Governments have the authority to pass tax laws that address specific situations
or prevent abuse and tax evasion. However, when tax laws do intersect with
contracts, it is generally done within the confines of the legal system and with
due consideration for the rights and expectations of the parties involved.

3. A violation of the basic principles of a sound tax system does not necessarily
invalidate the entire tax law. Tax laws are complex and contain many provisions
that cover various aspects of taxation. Typically, no. Sound tax principles are
only general recommendations. However, a violation of the theoretical justice
principle may lead to the invalidation of a tax law due to a constitutional
requirement that taxation be uniform, equitable, and based on a progressive
system, not because of a violation of the canon of taxation.

4. The broad principle that "Government is exempt from tax" states that the
government itself is not compelled to pay taxes on its operations or income in
many nations. There are a few exceptions to this generalization, wherein
governments or other governmental bodies might be charged specific taxes.

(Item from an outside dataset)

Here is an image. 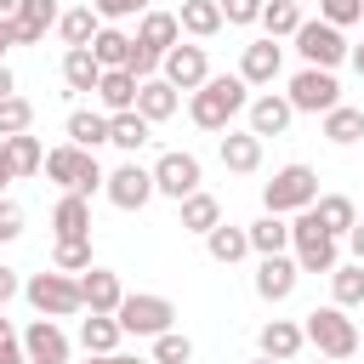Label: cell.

Listed below are a few typical exceptions like sales taxes, specific taxes, and
non-profit organizations. It's vital to keep in mind that the particular taxes that
governments must pay depend on the legal system and tax regulations in each
nation. Regarding the taxes of governmental entities, each jurisdiction may have
its own set of regulations. Republic Act (RA) No. 8424's Section 27 C), also
known as the Tax Reform Act of 1997, which took effect on January 1, 1998, all
government-owned and controlled corporations, agencies, or instrumentalities—
with the exception of the GSIS, SSS, PHIC, PCSO, and PAGCOR—are required
to pay such a rate of tax on their taxable revenue.

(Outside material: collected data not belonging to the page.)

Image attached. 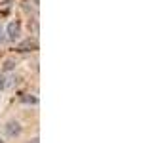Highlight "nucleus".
<instances>
[{
    "label": "nucleus",
    "mask_w": 152,
    "mask_h": 143,
    "mask_svg": "<svg viewBox=\"0 0 152 143\" xmlns=\"http://www.w3.org/2000/svg\"><path fill=\"white\" fill-rule=\"evenodd\" d=\"M0 143H4V141H2V139H0Z\"/></svg>",
    "instance_id": "obj_7"
},
{
    "label": "nucleus",
    "mask_w": 152,
    "mask_h": 143,
    "mask_svg": "<svg viewBox=\"0 0 152 143\" xmlns=\"http://www.w3.org/2000/svg\"><path fill=\"white\" fill-rule=\"evenodd\" d=\"M4 130H6V136L8 137H15V136L21 133V126H19V122H8Z\"/></svg>",
    "instance_id": "obj_2"
},
{
    "label": "nucleus",
    "mask_w": 152,
    "mask_h": 143,
    "mask_svg": "<svg viewBox=\"0 0 152 143\" xmlns=\"http://www.w3.org/2000/svg\"><path fill=\"white\" fill-rule=\"evenodd\" d=\"M4 69H6V71H12V69H13V61H6V65H4Z\"/></svg>",
    "instance_id": "obj_3"
},
{
    "label": "nucleus",
    "mask_w": 152,
    "mask_h": 143,
    "mask_svg": "<svg viewBox=\"0 0 152 143\" xmlns=\"http://www.w3.org/2000/svg\"><path fill=\"white\" fill-rule=\"evenodd\" d=\"M4 88H6V78L0 76V90H4Z\"/></svg>",
    "instance_id": "obj_4"
},
{
    "label": "nucleus",
    "mask_w": 152,
    "mask_h": 143,
    "mask_svg": "<svg viewBox=\"0 0 152 143\" xmlns=\"http://www.w3.org/2000/svg\"><path fill=\"white\" fill-rule=\"evenodd\" d=\"M0 40H4V29H2V25H0Z\"/></svg>",
    "instance_id": "obj_5"
},
{
    "label": "nucleus",
    "mask_w": 152,
    "mask_h": 143,
    "mask_svg": "<svg viewBox=\"0 0 152 143\" xmlns=\"http://www.w3.org/2000/svg\"><path fill=\"white\" fill-rule=\"evenodd\" d=\"M6 35H8L10 40H17L19 35H21V27H19V23H15V21L8 23V27H6Z\"/></svg>",
    "instance_id": "obj_1"
},
{
    "label": "nucleus",
    "mask_w": 152,
    "mask_h": 143,
    "mask_svg": "<svg viewBox=\"0 0 152 143\" xmlns=\"http://www.w3.org/2000/svg\"><path fill=\"white\" fill-rule=\"evenodd\" d=\"M32 143H38V139H32Z\"/></svg>",
    "instance_id": "obj_6"
}]
</instances>
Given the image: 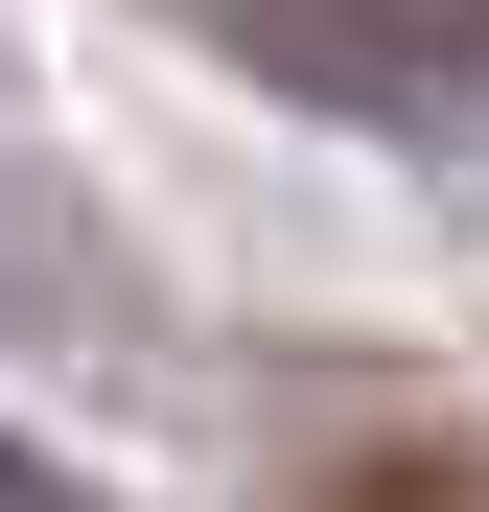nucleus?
<instances>
[{
  "label": "nucleus",
  "instance_id": "obj_1",
  "mask_svg": "<svg viewBox=\"0 0 489 512\" xmlns=\"http://www.w3.org/2000/svg\"><path fill=\"white\" fill-rule=\"evenodd\" d=\"M0 512H94V489H70V466H47V443H0Z\"/></svg>",
  "mask_w": 489,
  "mask_h": 512
}]
</instances>
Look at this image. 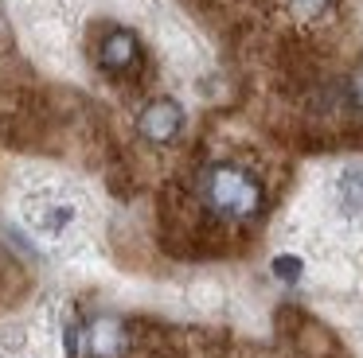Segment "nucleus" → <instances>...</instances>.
Instances as JSON below:
<instances>
[{"mask_svg":"<svg viewBox=\"0 0 363 358\" xmlns=\"http://www.w3.org/2000/svg\"><path fill=\"white\" fill-rule=\"evenodd\" d=\"M196 199L211 218L242 226V222H254V218L262 214V207H266V187H262V179L254 175L246 163L215 160L199 171Z\"/></svg>","mask_w":363,"mask_h":358,"instance_id":"1","label":"nucleus"},{"mask_svg":"<svg viewBox=\"0 0 363 358\" xmlns=\"http://www.w3.org/2000/svg\"><path fill=\"white\" fill-rule=\"evenodd\" d=\"M129 347V331L121 319L113 316H98L86 323V331H82V350H86V358H121Z\"/></svg>","mask_w":363,"mask_h":358,"instance_id":"4","label":"nucleus"},{"mask_svg":"<svg viewBox=\"0 0 363 358\" xmlns=\"http://www.w3.org/2000/svg\"><path fill=\"white\" fill-rule=\"evenodd\" d=\"M347 101H352V109L363 117V62L352 70V78H347Z\"/></svg>","mask_w":363,"mask_h":358,"instance_id":"7","label":"nucleus"},{"mask_svg":"<svg viewBox=\"0 0 363 358\" xmlns=\"http://www.w3.org/2000/svg\"><path fill=\"white\" fill-rule=\"evenodd\" d=\"M274 272L285 280V284H293V280H301V272H305V265H301V257H289V253H281V257H274Z\"/></svg>","mask_w":363,"mask_h":358,"instance_id":"6","label":"nucleus"},{"mask_svg":"<svg viewBox=\"0 0 363 358\" xmlns=\"http://www.w3.org/2000/svg\"><path fill=\"white\" fill-rule=\"evenodd\" d=\"M293 4H297L301 12H316V8H324V0H293Z\"/></svg>","mask_w":363,"mask_h":358,"instance_id":"8","label":"nucleus"},{"mask_svg":"<svg viewBox=\"0 0 363 358\" xmlns=\"http://www.w3.org/2000/svg\"><path fill=\"white\" fill-rule=\"evenodd\" d=\"M94 54H98V67H102L106 74H113V78L133 74V70L141 67V39L129 28H106Z\"/></svg>","mask_w":363,"mask_h":358,"instance_id":"3","label":"nucleus"},{"mask_svg":"<svg viewBox=\"0 0 363 358\" xmlns=\"http://www.w3.org/2000/svg\"><path fill=\"white\" fill-rule=\"evenodd\" d=\"M24 218L32 222V230L48 233V238H59L63 230L74 226V202L55 199V195H35V199L24 202Z\"/></svg>","mask_w":363,"mask_h":358,"instance_id":"5","label":"nucleus"},{"mask_svg":"<svg viewBox=\"0 0 363 358\" xmlns=\"http://www.w3.org/2000/svg\"><path fill=\"white\" fill-rule=\"evenodd\" d=\"M184 105L180 101H172V98H157V101H149V105L137 113V132H141L149 144H176L180 140V132H184Z\"/></svg>","mask_w":363,"mask_h":358,"instance_id":"2","label":"nucleus"}]
</instances>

5. In order for a tax to be legal, it must adhere to the principle of uniformity, which
states that taxpayers who are in comparable situations should be treated equally
under the law. In other words, it means that companies or people with
comparable financial situations should receive equal tax treatment. The notion of
uniformity is crucial for ensuring fairness and equity in taxation. It stops
discriminatory actions and makes sure that the tax burden is shared fairly among
all taxpayers. It implies that people or companies with comparable income levels
or property values need to be subject to the same tax rates or regulations. The
principle of uniformity dictates that persons with the same income should be
subject to the same tax rate, for instance, if a nation has a progressive income
tax system where tax rates rise with income levels. Similar to this, the concept of
uniformity dictates that properties with similar values should be subject to the
same tax rate if a property tax is based on the value of the property.